Traders work on the New York Stock Exchange floor on Sept. 9, 2024.

Spencer Platt | Getty Images

U.S. stock futures slipped Tuesday night as investors assessed the presidential debate between Republican presidential nominee Donald Trump and Vice President Kamala Harris and looked toward the August consumer inflation report due Wednesday morning.

Dow Jones Industrial Average futures fell 120 points, or 0.3%. S&P 500 futures and Nasdaq 100 futures both dipped 0.32% and 0.36% respectively.

In after-hours action, shares of GameStop dropped 10%. The video game retailer amended an open market sale agreement filed with the U.S. Securities and Exchange Commission, allowing it to sell up to 20 million additional shares of its Class A common stock.

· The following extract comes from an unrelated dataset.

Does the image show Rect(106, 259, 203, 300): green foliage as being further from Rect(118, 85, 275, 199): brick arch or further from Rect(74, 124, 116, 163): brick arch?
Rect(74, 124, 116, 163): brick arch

During Tuesday’s regular trading, the S&P 500 advanced nearly 0.5% and the Nasdaq Composite climbed 0.8%, aided by a jump in Nvidia shares. It marked a back-to-back gain for the broad market benchmark and the tech-heavy index. The 30-stock Dow was the outlier, falling 0.2% as a decline in JPMorgan shares weighed on the blue-chip index.

Traders are anticipating a key economic report Wednesday morning: August’s consumer price index. Economists polled by Dow Jones expect the headline CPI to have risen 0.2% from the previous month and 2.6% from a year earlier.

The CPI report and Thursday’s producer price index could help determine the size of a widely expected rate cut at the end of the Federal Reserve’s two-day meeting on Sept. 18. Fed funds futures trading suggests a 69% chance of a 25-basis-point rate cut and a 31% likelihood of a 50-basis-point reduction, according to CME’s FedWatch Tool.

“I think what we’re going to see next week is a Fed that gives us a 25-basis-point rate cut because to give us a 50-basis-point cut will set off alarm bells and would also be an admission of guilt,” said Kristina Hooper, chief global market strategist at Invesco, on CNBC’s “Closing Bell.”

“I don’t think that the Fed keeping us at very restrictive monetary policy levels for a long time creates damage that is irreparable, but I do believe every day that we have rates at these levels the odds of a recession increase,” Hooper added.